Given instruction A -> Write out the records from the line containing "From the camera, how" through the end of the records, inclusive, and leave the pictures out.

Source document ->

-- START --

To VBA and beyond - building a RESTful backend using plain Microsoft Excel macros
Michael Neu
Posted on October 7, 2017
When my coworkers and I discussed backend technologies for an upcoming project, someone jokingly mentioned Excel as people widely misused it as a terrible database replacement. Although we settled for .NET, the idea of using Excel as a backend fascinated me. Since I just recently finished my bachelor's thesis and had some spare time, I thought I'd give it a shot and see how far I'd get.
This article consists of three main parts, an introduction to webserver internals, getting Excel to answer http requests and adding some special sauce to make it a RESTful backend. If you can't wait to read through the source, you can check out the repository webxcel, which I will refer to throughout this article.
NEW: Webxcel also supports PHP - see Excel'ing at PHP.

-- END --

Source data ->

-- START --

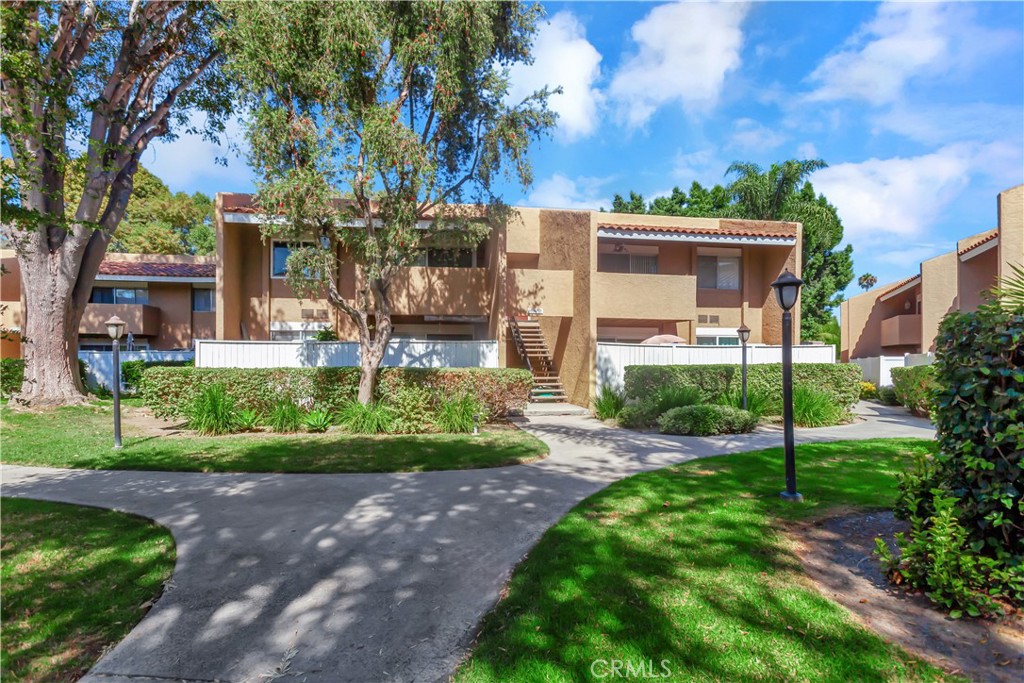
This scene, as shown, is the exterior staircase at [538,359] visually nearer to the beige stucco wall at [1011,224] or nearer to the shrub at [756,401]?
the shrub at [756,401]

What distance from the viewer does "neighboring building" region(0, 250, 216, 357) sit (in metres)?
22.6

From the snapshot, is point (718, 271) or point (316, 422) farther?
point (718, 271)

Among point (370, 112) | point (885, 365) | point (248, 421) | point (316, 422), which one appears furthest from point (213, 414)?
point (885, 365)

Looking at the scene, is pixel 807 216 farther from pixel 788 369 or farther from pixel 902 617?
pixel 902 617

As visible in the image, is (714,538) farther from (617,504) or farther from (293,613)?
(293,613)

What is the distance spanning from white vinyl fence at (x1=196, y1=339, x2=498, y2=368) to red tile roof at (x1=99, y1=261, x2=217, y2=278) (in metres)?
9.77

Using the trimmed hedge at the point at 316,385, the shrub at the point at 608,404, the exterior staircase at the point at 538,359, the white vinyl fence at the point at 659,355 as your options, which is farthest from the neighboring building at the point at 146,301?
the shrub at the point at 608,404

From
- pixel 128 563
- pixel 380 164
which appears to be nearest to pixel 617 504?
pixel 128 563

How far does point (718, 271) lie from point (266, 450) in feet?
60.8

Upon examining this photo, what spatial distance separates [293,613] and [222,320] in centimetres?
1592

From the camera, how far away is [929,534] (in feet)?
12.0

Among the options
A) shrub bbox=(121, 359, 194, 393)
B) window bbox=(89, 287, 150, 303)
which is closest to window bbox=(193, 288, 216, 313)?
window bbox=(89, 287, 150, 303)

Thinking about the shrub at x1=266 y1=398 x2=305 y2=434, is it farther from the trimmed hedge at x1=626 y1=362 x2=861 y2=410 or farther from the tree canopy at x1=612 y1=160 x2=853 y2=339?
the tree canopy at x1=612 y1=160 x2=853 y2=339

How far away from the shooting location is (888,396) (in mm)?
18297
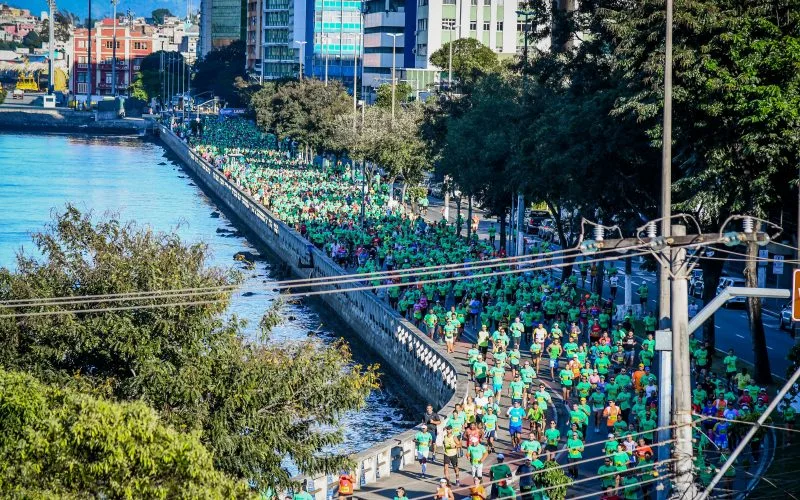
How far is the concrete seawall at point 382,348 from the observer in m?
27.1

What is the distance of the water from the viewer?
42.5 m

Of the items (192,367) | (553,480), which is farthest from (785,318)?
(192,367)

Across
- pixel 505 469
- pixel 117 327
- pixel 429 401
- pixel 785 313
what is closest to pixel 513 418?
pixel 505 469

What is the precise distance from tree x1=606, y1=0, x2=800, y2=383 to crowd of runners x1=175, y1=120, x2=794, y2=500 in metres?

-- END --

Given instruction B -> Give the article about building a RESTful backend with Excel macros again, word for word.

Full solution A ->
From the camera, how far away is [929,534] (in feet)?
12.0

Among the options
A) shrub bbox=(121, 359, 194, 393)
B) window bbox=(89, 287, 150, 303)
which is closest to window bbox=(193, 288, 216, 313)?
window bbox=(89, 287, 150, 303)

Thinking about the shrub at x1=266 y1=398 x2=305 y2=434, is it farther from the trimmed hedge at x1=626 y1=362 x2=861 y2=410 or farther from the tree canopy at x1=612 y1=160 x2=853 y2=339?
the tree canopy at x1=612 y1=160 x2=853 y2=339

How far away from the shooting location is (888,396) (in mm)?
18297
How far is the concrete seawall at point 382,348 from the observer in m?
27.1

What is the distance of the water from the viewer?
42.5 m

Of the items (192,367) | (553,480), which is farthest from (785,318)?
(192,367)

Across
- pixel 505 469
- pixel 117 327
- pixel 429 401
- pixel 785 313
what is closest to pixel 513 418?
pixel 505 469

What is the precise distance from tree x1=606, y1=0, x2=800, y2=383 to crowd of runners x1=175, y1=120, x2=794, y2=500 in metres?

Full solution B ->
To VBA and beyond - building a RESTful backend using plain Microsoft Excel macros
Michael Neu
Posted on October 7, 2017
When my coworkers and I discussed backend technologies for an upcoming project, someone jokingly mentioned Excel as people widely misused it as a terrible database replacement. Although we settled for .NET, the idea of using Excel as a backend fascinated me. Since I just recently finished my bachelor's thesis and had some spare time, I thought I'd give it a shot and see how far I'd get.
This article consists of three main parts, an introduction to webserver internals, getting Excel to answer http requests and adding some special sauce to make it a RESTful backend. If you can't wait to read through the source, you can check out the repository webxcel, which I will refer to throughout this article.
NEW: Webxcel also supports PHP - see Excel'ing at PHP.